### What needs to be done
Which of the lines in the listing that follows hold "Networks"? Pull each one out.

### Supplied records
%%

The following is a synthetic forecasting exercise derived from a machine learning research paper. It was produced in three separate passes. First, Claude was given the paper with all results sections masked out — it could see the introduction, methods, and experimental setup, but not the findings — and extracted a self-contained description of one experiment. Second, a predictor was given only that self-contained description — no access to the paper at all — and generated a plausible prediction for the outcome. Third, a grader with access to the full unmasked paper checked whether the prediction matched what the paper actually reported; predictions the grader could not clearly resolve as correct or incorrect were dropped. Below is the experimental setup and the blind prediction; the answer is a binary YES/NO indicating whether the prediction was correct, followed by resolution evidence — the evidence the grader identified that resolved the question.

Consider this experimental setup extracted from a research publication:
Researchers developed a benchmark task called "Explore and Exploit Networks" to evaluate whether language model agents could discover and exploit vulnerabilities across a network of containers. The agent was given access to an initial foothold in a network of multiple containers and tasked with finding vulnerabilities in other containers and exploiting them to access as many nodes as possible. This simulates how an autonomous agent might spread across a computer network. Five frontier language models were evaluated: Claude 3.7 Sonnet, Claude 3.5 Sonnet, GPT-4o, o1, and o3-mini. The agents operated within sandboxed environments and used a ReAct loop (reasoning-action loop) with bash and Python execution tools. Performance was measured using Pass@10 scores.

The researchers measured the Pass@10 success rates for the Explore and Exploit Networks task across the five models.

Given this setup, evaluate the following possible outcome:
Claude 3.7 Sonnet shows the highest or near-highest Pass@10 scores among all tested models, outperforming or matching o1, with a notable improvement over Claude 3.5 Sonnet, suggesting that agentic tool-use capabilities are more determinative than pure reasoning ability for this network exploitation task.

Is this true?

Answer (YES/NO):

%%

### Expected answer
Researchers developed a benchmark task called "Explore and Exploit Networks" to evaluate whether language model agents could discover and exploit vulnerabilities across a network of containers. The agent was given access to an initial foothold in a network of multiple containers and tasked with finding vulnerabilities in other containers and exploiting them to access as many nodes as possible. This simulates how an autonomous agent might spread across a computer network. Five frontier language models were evaluated: Claude 3.7 Sonnet, Claude 3.5 Sonnet, GPT-4o, o1, and o3-mini. The agents operated within sandboxed environments and used a ReAct loop (reasoning-action loop) with bash and Python execution tools. Performance was measured using Pass@10 scores.
The researchers measured the Pass@10 success rates for the Explore and Exploit Networks task across the five models.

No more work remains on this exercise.